Before we had started, double-check the following pre-requisites for running Windows Azure Active Directory Module for Windows PowerShell.
a. Review software requirements.
b. Install the Windows Azure AD Module for Windows PowerShell.
So let us begin!
1. Under Microsoft Online Services, run as administrator the Microsoft Online Services Module for Windows PowerShell.
2. Enter; Connect-msolservice
3. When prompted, enter login credentials for an Office 365 administrative account.
4. Locate the User Principal Name for the account for editing.
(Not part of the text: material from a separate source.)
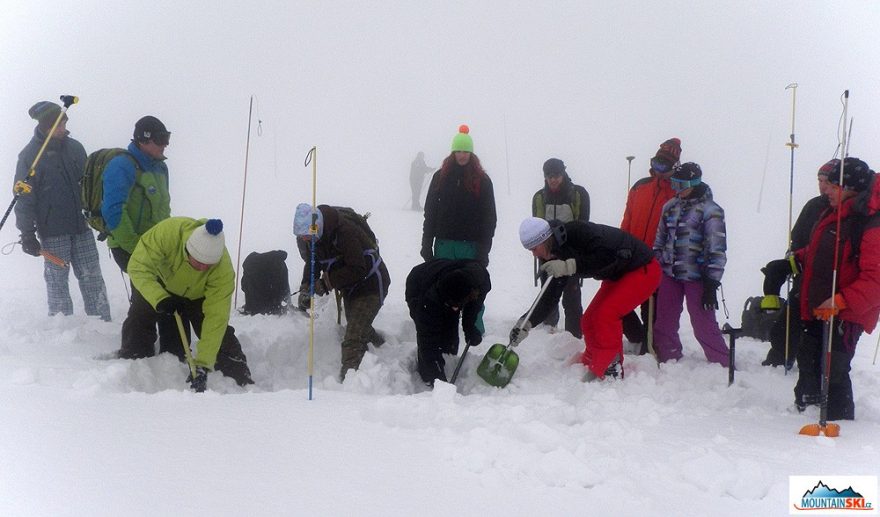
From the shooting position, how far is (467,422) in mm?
3195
NOTE: If unsure, export your entire list of users with the following command: Get-MSOLUser -All | export-csv c:\getusers.csv.
5. Run the following command, Set-MsolUserPassword to set a password. Reference the following example:
Set-MsolUserPassword -UserPrincipalName firstname.lastname@example.org -ForceChangePassword $False -NewPassword “Xenomorph#1”
6. Setting user password not to expire, Get-MSOLUser | SetMsoluser. Reference the following example:
Get-MSOLUser -UserPrincipalName email@example.com | Set-MsolUser -PasswordNeverExpires $true
The key variable that had needed qualifying –UserPrincipalName. In Exchange and Active Directory, I had left this open ended or closed with the –identity switch in PowerShell. Also, I had gotten tripped up with Boolean data for reference for –ForceChangePassword $False instead of “False” or False.
If you hadn’t typed the commands properly, expect some of the follow automated errors:
Get-MsolUser : A positional parameter cannot be found that accepts argument
Set-MsolUserPassword : Cannot convert ‘System.String’ to the type ‘System.Nullable`1[System.Boolean]’ required by parameter ‘ForceChangePassword’.